Direction :: Set down, without any change, the part of the records that begins with the line containing "How much physical distance" and continues through the end of the records.

Excerpts from a spatial dataset:
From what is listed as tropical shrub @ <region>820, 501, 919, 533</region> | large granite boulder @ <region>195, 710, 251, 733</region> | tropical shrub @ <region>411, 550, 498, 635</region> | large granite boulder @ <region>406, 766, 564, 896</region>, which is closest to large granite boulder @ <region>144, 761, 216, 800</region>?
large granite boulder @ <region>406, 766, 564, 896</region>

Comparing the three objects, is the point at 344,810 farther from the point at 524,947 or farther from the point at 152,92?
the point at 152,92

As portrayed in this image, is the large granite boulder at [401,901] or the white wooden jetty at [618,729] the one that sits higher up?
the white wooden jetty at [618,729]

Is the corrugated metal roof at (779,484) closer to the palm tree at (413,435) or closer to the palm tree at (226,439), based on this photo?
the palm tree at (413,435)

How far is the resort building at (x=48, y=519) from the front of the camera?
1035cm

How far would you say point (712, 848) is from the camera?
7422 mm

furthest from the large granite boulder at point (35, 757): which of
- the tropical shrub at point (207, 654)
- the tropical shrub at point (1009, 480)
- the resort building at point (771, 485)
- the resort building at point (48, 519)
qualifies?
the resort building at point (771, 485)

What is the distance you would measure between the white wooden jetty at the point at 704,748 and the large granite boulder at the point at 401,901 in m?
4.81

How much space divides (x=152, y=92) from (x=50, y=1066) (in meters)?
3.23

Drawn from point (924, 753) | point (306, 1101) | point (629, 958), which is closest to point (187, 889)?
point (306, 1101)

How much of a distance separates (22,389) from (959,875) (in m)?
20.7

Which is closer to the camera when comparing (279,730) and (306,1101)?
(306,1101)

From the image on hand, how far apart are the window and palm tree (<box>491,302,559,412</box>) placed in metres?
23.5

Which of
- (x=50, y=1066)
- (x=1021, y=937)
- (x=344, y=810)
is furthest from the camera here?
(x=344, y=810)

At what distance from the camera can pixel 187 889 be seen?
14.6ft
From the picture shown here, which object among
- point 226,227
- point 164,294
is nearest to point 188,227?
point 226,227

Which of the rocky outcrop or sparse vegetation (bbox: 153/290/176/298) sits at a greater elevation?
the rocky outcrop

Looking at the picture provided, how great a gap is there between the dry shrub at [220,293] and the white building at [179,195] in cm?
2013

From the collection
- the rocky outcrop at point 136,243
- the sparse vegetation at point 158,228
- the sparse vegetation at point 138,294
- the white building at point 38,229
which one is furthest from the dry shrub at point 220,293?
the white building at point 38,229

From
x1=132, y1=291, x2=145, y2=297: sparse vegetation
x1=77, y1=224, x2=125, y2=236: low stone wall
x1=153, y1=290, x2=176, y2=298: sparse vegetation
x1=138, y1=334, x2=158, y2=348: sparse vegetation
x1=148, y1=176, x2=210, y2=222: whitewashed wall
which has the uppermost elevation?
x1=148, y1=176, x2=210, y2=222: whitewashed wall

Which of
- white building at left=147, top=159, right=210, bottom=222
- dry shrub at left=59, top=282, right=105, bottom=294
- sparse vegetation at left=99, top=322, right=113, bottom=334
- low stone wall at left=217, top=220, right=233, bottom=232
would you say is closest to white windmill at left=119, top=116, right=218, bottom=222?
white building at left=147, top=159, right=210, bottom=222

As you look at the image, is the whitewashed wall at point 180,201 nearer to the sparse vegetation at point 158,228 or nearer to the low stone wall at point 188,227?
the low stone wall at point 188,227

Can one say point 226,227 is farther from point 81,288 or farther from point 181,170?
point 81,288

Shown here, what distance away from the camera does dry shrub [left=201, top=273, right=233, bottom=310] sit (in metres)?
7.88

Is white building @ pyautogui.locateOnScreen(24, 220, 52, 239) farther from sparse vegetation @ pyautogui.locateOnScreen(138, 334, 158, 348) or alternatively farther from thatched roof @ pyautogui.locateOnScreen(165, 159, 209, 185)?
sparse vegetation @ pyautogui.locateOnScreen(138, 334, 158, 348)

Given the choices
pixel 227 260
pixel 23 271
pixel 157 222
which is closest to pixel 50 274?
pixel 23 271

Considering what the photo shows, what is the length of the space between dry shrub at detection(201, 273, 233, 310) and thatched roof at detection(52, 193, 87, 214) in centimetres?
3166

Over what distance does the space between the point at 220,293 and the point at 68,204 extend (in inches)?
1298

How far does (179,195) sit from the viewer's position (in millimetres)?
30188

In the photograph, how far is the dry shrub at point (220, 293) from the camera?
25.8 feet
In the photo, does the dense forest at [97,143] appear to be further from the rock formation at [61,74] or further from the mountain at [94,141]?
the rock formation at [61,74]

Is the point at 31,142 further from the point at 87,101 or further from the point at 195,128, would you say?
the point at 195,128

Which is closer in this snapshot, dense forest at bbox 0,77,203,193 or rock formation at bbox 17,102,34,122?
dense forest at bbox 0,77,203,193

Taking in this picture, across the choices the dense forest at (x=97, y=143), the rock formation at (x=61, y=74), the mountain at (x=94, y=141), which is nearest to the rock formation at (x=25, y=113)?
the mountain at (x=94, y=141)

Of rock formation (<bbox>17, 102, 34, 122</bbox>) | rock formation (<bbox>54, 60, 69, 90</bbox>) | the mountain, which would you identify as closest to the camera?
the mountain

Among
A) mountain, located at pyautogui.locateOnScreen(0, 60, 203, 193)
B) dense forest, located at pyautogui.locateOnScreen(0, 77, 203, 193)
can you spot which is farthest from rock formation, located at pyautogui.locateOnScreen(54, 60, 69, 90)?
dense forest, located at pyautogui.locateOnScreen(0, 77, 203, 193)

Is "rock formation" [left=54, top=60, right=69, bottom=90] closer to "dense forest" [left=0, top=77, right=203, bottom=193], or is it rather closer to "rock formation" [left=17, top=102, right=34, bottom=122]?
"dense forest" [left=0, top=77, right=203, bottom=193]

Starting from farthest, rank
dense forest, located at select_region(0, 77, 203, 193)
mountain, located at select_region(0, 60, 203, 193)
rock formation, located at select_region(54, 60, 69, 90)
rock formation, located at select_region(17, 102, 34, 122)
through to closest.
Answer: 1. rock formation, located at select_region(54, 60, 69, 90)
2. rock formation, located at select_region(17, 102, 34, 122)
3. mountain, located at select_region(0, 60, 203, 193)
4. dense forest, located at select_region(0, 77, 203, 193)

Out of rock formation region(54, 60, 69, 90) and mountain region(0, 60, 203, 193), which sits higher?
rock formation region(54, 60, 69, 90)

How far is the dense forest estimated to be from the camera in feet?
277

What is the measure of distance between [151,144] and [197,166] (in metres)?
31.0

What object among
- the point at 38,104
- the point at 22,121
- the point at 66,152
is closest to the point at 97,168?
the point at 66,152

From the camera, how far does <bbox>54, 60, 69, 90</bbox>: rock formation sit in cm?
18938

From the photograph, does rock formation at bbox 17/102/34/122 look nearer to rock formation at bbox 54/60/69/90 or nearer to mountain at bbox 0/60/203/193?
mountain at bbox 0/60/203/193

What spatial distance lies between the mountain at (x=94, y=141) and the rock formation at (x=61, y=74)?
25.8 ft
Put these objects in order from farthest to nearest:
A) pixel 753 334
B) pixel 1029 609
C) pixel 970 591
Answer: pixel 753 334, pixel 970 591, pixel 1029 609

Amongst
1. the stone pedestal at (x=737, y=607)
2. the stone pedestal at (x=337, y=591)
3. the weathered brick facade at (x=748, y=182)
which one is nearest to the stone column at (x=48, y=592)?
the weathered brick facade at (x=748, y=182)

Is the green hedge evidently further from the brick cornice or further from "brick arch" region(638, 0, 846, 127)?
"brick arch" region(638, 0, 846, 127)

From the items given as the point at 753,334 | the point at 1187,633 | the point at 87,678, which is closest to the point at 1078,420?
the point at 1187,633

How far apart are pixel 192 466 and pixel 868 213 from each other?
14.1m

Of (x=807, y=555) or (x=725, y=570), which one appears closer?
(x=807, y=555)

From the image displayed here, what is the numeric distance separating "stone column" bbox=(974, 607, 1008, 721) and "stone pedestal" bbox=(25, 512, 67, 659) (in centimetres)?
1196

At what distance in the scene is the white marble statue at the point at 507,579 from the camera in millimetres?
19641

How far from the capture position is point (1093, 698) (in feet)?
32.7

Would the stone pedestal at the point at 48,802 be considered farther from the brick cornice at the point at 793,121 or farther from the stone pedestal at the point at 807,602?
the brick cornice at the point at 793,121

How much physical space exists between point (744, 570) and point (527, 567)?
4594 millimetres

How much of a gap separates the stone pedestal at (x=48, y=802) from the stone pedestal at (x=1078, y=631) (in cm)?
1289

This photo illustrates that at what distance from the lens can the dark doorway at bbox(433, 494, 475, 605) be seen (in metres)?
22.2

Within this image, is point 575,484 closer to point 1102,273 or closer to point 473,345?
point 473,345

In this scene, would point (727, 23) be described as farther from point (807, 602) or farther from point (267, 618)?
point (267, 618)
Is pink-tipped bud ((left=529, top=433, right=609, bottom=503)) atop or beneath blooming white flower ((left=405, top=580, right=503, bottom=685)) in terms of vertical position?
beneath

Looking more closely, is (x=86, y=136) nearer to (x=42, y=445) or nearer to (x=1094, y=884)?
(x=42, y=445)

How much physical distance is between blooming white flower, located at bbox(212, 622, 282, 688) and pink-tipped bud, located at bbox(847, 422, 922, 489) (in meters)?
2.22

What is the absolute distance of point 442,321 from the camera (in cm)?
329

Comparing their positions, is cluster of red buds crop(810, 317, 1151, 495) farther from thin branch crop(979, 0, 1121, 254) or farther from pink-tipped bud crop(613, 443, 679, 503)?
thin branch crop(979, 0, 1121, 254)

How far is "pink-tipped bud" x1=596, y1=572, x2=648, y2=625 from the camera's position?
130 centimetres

The reply ::
How much physical distance is between blooming white flower, located at bbox(212, 622, 282, 688) and pink-tipped bud, located at bbox(847, 422, 922, 489) (in meters)?
2.22

What is the absolute distance of point 442,321 from the camera (in cm)?
329

Comparing their positions, is cluster of red buds crop(810, 317, 1151, 495) farther from thin branch crop(979, 0, 1121, 254) or farther from pink-tipped bud crop(613, 443, 679, 503)?
thin branch crop(979, 0, 1121, 254)

How far is "pink-tipped bud" x1=596, y1=572, x2=648, y2=625 from the camera's position?
130 centimetres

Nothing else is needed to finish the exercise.